Last Sunday, we got up early to catch the ferry to Westray for an open day at the Historic Scotland-funded archaeological excavation at the Links of Noltland, where Hazel Moore gave us a very engaging tour. While this is really a Neolithic site, consisting of a beautiful dwelling house and buildings round about, enclosed by an outer wall, what captured my imagination on this day was something else entirely.
Down on the shore, on the sand-blown links, a sand dune had blown away. It was a totally inconspicuous sand dune, which Westray folk and visitors had played on and driven scramblers over for as long as anyone could remember. But it held a secret! With the Neolithic excavation going on just a few yards away, the archaeologists were keen to notice stone work that had been exposed by the shifting sand. Stood on what they thought was the floor, it soon became apparent — when it collapsed — that is was not the floor at all, it was the roof of a stone built chamber!
It had been perfectly preserved, snuggled up within its sand dune, since the Bronze Age!
The chamber was contained within a “burnt mound” and seems to have been a sauna or similar. The thing that really touched me, was how the water from a natural spring still filled up its built stone basin, perfectly to the brim, as if it had been left only yesterday.

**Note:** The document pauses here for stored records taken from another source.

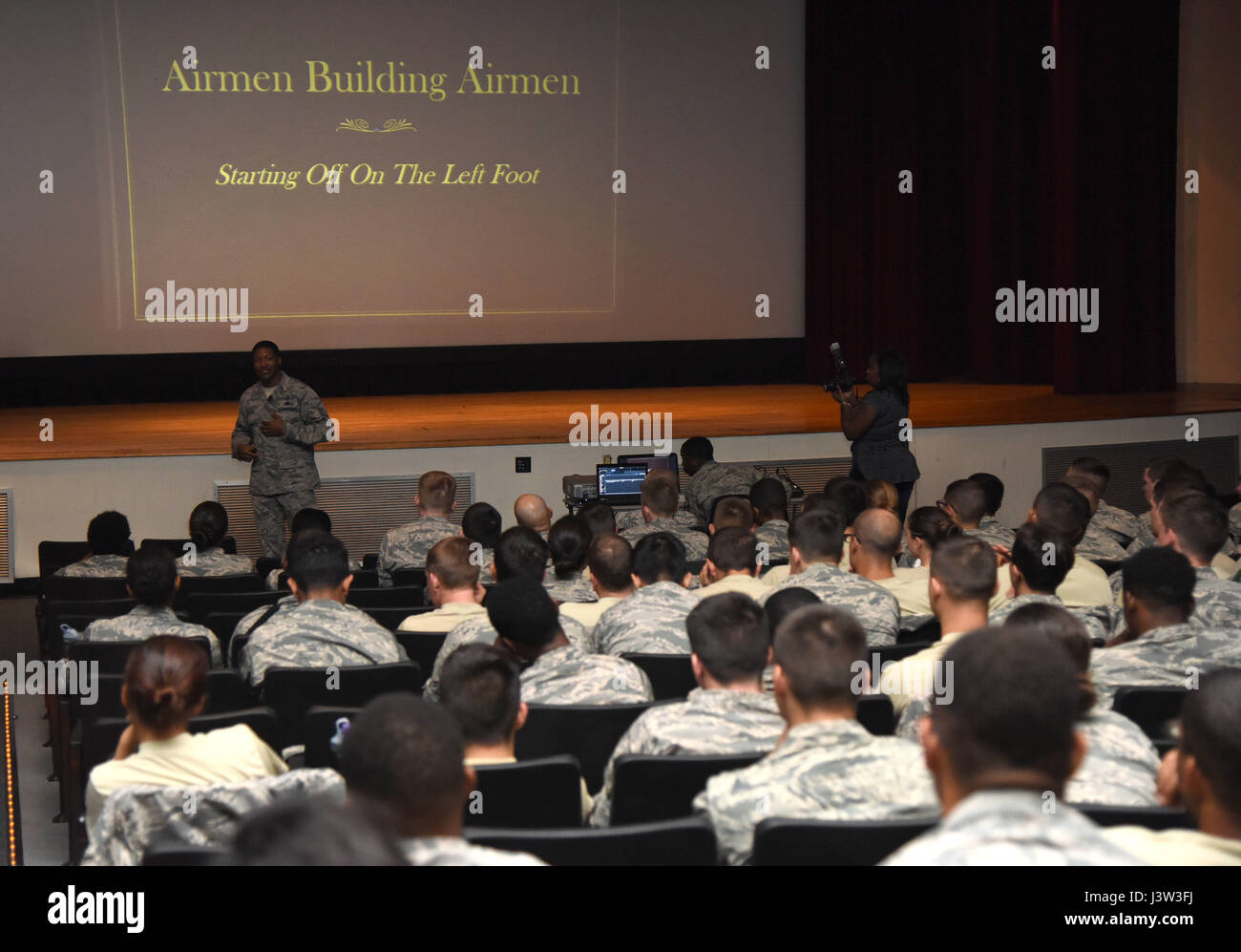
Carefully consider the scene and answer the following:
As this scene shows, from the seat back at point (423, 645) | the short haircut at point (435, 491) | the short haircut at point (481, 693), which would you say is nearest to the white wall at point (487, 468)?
the short haircut at point (435, 491)

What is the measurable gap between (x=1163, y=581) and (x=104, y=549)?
415 centimetres

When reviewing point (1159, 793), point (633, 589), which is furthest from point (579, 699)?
point (1159, 793)

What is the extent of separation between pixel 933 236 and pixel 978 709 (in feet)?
38.2

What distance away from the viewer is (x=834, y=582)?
12.7ft

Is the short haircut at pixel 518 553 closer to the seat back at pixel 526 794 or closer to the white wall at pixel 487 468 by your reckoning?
the seat back at pixel 526 794

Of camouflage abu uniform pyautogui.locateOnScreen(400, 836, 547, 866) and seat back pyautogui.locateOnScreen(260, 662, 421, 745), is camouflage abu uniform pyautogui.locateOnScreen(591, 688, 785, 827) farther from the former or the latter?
camouflage abu uniform pyautogui.locateOnScreen(400, 836, 547, 866)

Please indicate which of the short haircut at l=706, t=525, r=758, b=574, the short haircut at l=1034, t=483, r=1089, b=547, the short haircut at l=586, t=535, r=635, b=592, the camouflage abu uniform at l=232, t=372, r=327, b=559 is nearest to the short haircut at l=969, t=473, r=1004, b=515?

Next to the basin was a beautiful little bench, and shelves and evidence of hot stones which had been taken in to heat the water. Hazel painted a very vivid picture in my mind of a steam room, perhaps used for well-being and healing purposes.
You entered into it through a doorway higher up in the structure, smartly flanked by smooth stones and curving down in a leftwards curve so that the guest may leave the ordinary world behind and out of sight as he or she is admitted to the warm womb of the chamber within.